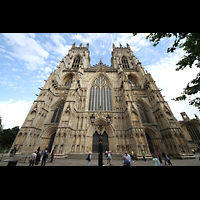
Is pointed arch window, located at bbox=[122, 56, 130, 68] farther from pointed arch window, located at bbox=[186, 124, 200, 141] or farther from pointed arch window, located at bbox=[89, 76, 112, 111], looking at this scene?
pointed arch window, located at bbox=[186, 124, 200, 141]

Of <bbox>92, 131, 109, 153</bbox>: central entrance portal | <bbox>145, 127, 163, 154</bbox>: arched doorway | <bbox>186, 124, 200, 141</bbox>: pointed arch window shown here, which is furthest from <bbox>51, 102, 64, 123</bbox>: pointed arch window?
<bbox>186, 124, 200, 141</bbox>: pointed arch window

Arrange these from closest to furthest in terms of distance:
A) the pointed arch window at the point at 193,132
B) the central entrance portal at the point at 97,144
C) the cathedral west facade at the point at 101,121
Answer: the cathedral west facade at the point at 101,121
the central entrance portal at the point at 97,144
the pointed arch window at the point at 193,132

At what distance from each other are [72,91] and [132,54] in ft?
69.6

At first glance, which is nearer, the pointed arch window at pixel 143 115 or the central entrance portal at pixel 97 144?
the central entrance portal at pixel 97 144

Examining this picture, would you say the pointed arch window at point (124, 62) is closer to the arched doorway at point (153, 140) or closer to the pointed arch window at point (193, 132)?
the arched doorway at point (153, 140)

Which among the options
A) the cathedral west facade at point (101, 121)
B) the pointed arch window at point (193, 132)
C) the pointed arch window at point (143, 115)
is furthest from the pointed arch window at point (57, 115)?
the pointed arch window at point (193, 132)

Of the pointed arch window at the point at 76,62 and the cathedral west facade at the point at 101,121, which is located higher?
the pointed arch window at the point at 76,62

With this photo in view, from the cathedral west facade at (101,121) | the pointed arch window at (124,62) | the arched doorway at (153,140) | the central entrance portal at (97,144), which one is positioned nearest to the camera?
the cathedral west facade at (101,121)

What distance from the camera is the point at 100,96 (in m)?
17.1

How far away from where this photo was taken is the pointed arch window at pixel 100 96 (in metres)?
15.9

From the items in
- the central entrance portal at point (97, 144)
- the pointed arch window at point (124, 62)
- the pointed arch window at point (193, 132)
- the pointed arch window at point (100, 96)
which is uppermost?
the pointed arch window at point (124, 62)

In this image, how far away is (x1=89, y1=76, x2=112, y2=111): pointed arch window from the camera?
52.3 feet

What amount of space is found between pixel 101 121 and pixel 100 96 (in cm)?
506
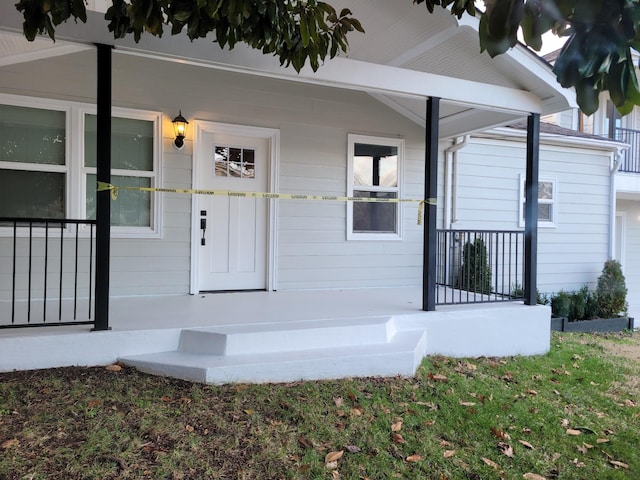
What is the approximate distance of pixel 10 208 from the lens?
5059 mm

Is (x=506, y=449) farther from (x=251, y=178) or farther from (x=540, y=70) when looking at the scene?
(x=251, y=178)

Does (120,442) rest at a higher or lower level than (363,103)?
lower

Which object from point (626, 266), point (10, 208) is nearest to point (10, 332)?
point (10, 208)

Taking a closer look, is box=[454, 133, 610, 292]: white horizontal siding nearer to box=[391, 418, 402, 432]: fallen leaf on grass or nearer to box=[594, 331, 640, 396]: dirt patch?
box=[594, 331, 640, 396]: dirt patch

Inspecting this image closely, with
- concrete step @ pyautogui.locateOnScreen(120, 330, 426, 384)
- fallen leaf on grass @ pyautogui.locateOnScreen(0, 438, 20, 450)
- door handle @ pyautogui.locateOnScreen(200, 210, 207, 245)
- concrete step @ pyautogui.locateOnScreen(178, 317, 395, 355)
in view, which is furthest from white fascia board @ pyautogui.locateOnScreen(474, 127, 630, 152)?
fallen leaf on grass @ pyautogui.locateOnScreen(0, 438, 20, 450)

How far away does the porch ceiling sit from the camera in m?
4.24

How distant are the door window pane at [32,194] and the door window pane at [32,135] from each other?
0.52 feet

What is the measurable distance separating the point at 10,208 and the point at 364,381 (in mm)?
4107

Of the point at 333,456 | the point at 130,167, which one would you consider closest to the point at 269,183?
the point at 130,167

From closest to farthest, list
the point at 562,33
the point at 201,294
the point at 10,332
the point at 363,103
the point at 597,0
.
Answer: the point at 597,0 → the point at 562,33 → the point at 10,332 → the point at 201,294 → the point at 363,103

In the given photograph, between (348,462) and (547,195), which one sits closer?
(348,462)

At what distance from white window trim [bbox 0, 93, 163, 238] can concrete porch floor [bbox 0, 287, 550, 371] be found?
107 cm

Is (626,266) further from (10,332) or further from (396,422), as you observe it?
(10,332)

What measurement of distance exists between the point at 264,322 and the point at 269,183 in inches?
98.7
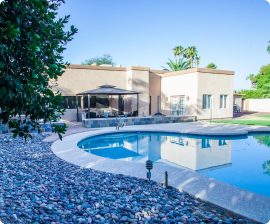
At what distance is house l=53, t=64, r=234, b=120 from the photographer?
1730 cm

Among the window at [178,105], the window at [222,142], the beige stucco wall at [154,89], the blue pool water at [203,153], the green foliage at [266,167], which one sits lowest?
the green foliage at [266,167]

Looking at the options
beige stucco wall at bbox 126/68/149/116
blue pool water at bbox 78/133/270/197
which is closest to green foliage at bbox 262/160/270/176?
blue pool water at bbox 78/133/270/197

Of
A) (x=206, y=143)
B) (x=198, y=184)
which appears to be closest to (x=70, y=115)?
(x=206, y=143)

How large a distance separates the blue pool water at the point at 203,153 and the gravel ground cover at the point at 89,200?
2.84m

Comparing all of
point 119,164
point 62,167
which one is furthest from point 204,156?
point 62,167

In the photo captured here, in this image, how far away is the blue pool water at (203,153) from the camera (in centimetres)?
651

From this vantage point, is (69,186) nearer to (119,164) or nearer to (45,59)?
(119,164)

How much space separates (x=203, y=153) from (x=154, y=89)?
12.3 metres

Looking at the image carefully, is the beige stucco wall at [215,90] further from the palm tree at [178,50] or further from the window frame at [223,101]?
the palm tree at [178,50]

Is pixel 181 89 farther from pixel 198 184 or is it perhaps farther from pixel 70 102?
pixel 198 184

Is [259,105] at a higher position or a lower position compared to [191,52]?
lower

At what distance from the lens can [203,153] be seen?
29.9ft

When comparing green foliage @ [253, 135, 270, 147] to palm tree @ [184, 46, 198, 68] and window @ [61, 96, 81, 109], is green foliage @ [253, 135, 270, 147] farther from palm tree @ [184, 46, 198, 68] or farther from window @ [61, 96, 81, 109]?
palm tree @ [184, 46, 198, 68]

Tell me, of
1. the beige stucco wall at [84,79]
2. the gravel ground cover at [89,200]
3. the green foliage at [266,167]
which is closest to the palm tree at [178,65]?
the beige stucco wall at [84,79]
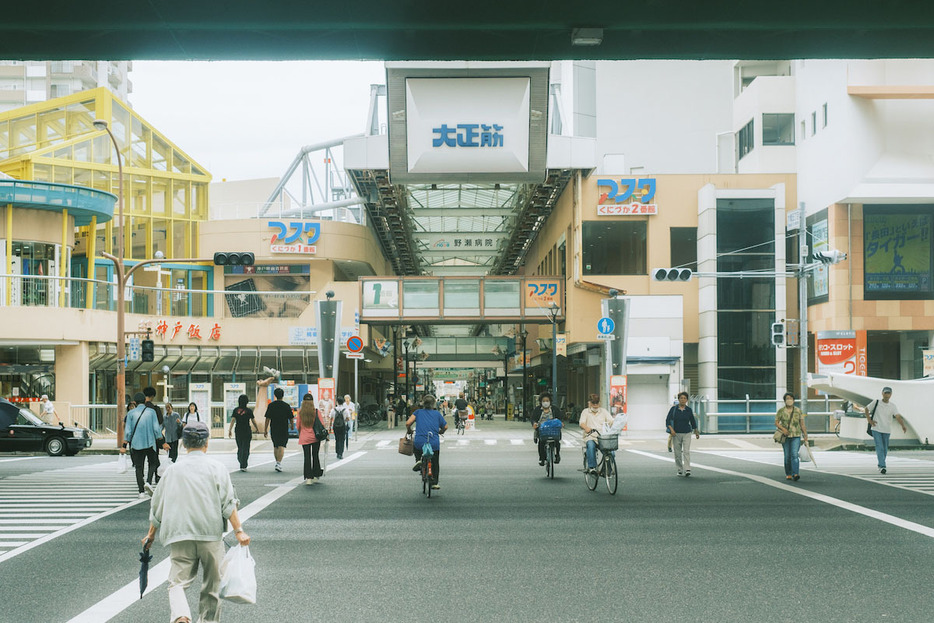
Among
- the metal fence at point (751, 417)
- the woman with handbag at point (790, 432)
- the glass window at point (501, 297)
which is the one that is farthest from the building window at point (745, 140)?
the woman with handbag at point (790, 432)

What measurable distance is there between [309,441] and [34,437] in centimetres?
1528

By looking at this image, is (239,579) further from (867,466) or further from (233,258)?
(233,258)

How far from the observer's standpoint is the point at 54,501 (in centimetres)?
1734

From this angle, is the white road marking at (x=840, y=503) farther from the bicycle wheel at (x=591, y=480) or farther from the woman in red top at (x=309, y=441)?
the woman in red top at (x=309, y=441)

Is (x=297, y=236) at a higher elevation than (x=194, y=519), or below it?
higher

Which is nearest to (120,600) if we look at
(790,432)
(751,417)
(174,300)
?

────────

Set down all the entries exactly as they appear, but skip any pictures.

### Written reply
Is pointed arch window, located at bbox=[122, 56, 130, 68] farther from pointed arch window, located at bbox=[186, 124, 200, 141] or farther from pointed arch window, located at bbox=[89, 76, 112, 111], looking at this scene?
pointed arch window, located at bbox=[186, 124, 200, 141]

Of <bbox>92, 131, 109, 153</bbox>: central entrance portal | <bbox>145, 127, 163, 154</bbox>: arched doorway | <bbox>186, 124, 200, 141</bbox>: pointed arch window shown here, which is furthest from <bbox>51, 102, 64, 123</bbox>: pointed arch window?
<bbox>186, 124, 200, 141</bbox>: pointed arch window

Arrange these from closest to furthest in terms of distance:
A) the pointed arch window at the point at 193,132
B) the central entrance portal at the point at 97,144
C) the cathedral west facade at the point at 101,121
Answer: the cathedral west facade at the point at 101,121
the central entrance portal at the point at 97,144
the pointed arch window at the point at 193,132

At what distance from each other are [72,91] and [132,54] in ft?
69.6

At first glance, which is nearer, the pointed arch window at pixel 143 115 or the central entrance portal at pixel 97 144?
the central entrance portal at pixel 97 144

Examining this picture, would you say the pointed arch window at point (124, 62) is closer to the arched doorway at point (153, 140) or closer to the pointed arch window at point (193, 132)?
the arched doorway at point (153, 140)

Which among the options
A) the cathedral west facade at point (101, 121)
B) the pointed arch window at point (193, 132)
C) the pointed arch window at point (143, 115)
is furthest from the pointed arch window at point (57, 115)?
the pointed arch window at point (193, 132)

Of the pointed arch window at the point at 76,62 and the cathedral west facade at the point at 101,121, which is located higher?
the pointed arch window at the point at 76,62

With this photo in view, from the cathedral west facade at (101,121) | the pointed arch window at (124,62) | the arched doorway at (153,140) | the central entrance portal at (97,144), which one is positioned nearest to the camera?
the cathedral west facade at (101,121)

What distance from the camera is the point at 100,96 (in m)?
17.1

How far away from where this photo was taken is the pointed arch window at pixel 100 96 (in metres)?
15.9

From the items in
- the central entrance portal at point (97, 144)
- the pointed arch window at point (124, 62)
- the pointed arch window at point (193, 132)
- the pointed arch window at point (100, 96)
which is uppermost?
the pointed arch window at point (124, 62)

In this image, how far away is (x1=89, y1=76, x2=112, y2=111): pointed arch window from the camera?
52.3 feet

What amount of space is found between pixel 101 121 and pixel 100 96 (in cm)?
506
What is the approximate distance of pixel 10 208 from the lens?
5059 mm

Is (x=506, y=449) farther from (x=251, y=178) or farther from (x=540, y=70) when looking at the scene?
(x=251, y=178)

Does (120,442) rest at a higher or lower level than (363,103)?
lower

Which object from point (626, 266), point (10, 208) is nearest to point (10, 332)?
point (10, 208)

Taking a closer look, is box=[454, 133, 610, 292]: white horizontal siding nearer to box=[391, 418, 402, 432]: fallen leaf on grass or nearer to box=[594, 331, 640, 396]: dirt patch?
box=[594, 331, 640, 396]: dirt patch

Inspecting this image closely, with
- concrete step @ pyautogui.locateOnScreen(120, 330, 426, 384)
- fallen leaf on grass @ pyautogui.locateOnScreen(0, 438, 20, 450)
- door handle @ pyautogui.locateOnScreen(200, 210, 207, 245)
- concrete step @ pyautogui.locateOnScreen(178, 317, 395, 355)
in view, which is furthest from white fascia board @ pyautogui.locateOnScreen(474, 127, 630, 152)?
fallen leaf on grass @ pyautogui.locateOnScreen(0, 438, 20, 450)

How far away does the porch ceiling sit from the camera in m?
4.24

How distant are the door window pane at [32,194] and the door window pane at [32,135] from each other?
0.52 feet

What is the measurable distance separating the point at 10,208 and the point at 364,381 (in mm)?
4107

Of the point at 333,456 | the point at 130,167, which one would you consider closest to the point at 269,183?
the point at 130,167

From closest to farthest, list
the point at 562,33
the point at 201,294
the point at 10,332
the point at 363,103
the point at 597,0
.
Answer: the point at 597,0 → the point at 562,33 → the point at 10,332 → the point at 201,294 → the point at 363,103

In the given photograph, between (348,462) and (547,195), which one sits closer?
(348,462)

At what distance from white window trim [bbox 0, 93, 163, 238] can concrete porch floor [bbox 0, 287, 550, 371] be found?
107 cm

Is (626,266) further from (10,332) or further from (396,422), as you observe it?
(10,332)

What measurement of distance exists between the point at 264,322 and the point at 269,183 in inches?
98.7
At what distance is house l=53, t=64, r=234, b=120 from the photographer?
1730 cm

Among the window at [178,105], the window at [222,142], the beige stucco wall at [154,89], the blue pool water at [203,153], the green foliage at [266,167], which one sits lowest?
the green foliage at [266,167]

Looking at the options
beige stucco wall at bbox 126/68/149/116
blue pool water at bbox 78/133/270/197
which is closest to green foliage at bbox 262/160/270/176?
blue pool water at bbox 78/133/270/197

Of
A) (x=206, y=143)
B) (x=198, y=184)
which appears to be closest to (x=70, y=115)?
(x=206, y=143)

How large a distance separates the blue pool water at the point at 203,153 and the gravel ground cover at the point at 89,200?
2.84m

Comparing all of
point 119,164
point 62,167
which one is furthest from point 204,156?
point 62,167

In the photo captured here, in this image, how far away is the blue pool water at (203,153) from the camera (in centimetres)?
651

From this vantage point, is (69,186) nearer to (119,164) or nearer to (45,59)?
(119,164)

How much space separates (x=203, y=153) from (x=154, y=89)?
12.3 metres

Looking at the image carefully, is the beige stucco wall at [215,90] further from the palm tree at [178,50] or further from the window frame at [223,101]?
the palm tree at [178,50]

Is pixel 181 89 farther from pixel 198 184 or is it perhaps farther from pixel 70 102?
pixel 198 184

Is [259,105] at a higher position or a lower position compared to [191,52]?
lower

At what distance from the lens can [203,153] be seen?
29.9ft

When comparing green foliage @ [253, 135, 270, 147] to palm tree @ [184, 46, 198, 68] and window @ [61, 96, 81, 109], is green foliage @ [253, 135, 270, 147] farther from palm tree @ [184, 46, 198, 68] or farther from window @ [61, 96, 81, 109]?
palm tree @ [184, 46, 198, 68]

Tell me, of
1. the beige stucco wall at [84,79]
2. the gravel ground cover at [89,200]
3. the green foliage at [266,167]
which is closest to the palm tree at [178,65]?
the beige stucco wall at [84,79]
Among
- the metal fence at point (751, 417)
- the woman with handbag at point (790, 432)
- the glass window at point (501, 297)
which is the one that is farthest from the building window at point (745, 140)?
the woman with handbag at point (790, 432)

What measurable distance is there between [309,441] and [34,437] in centimetres?
1528

By looking at this image, is (239,579) further from (867,466) or further from (233,258)?
(233,258)

How far from the observer's standpoint is the point at 54,501 (in centimetres)?
1734

From this angle, is the white road marking at (x=840, y=503) farther from the bicycle wheel at (x=591, y=480) or farther from the woman in red top at (x=309, y=441)?
the woman in red top at (x=309, y=441)

Is (x=297, y=236) at a higher elevation than (x=194, y=519), or below it?
higher

Which is nearest to (120,600) if we look at
(790,432)
(751,417)
(174,300)
?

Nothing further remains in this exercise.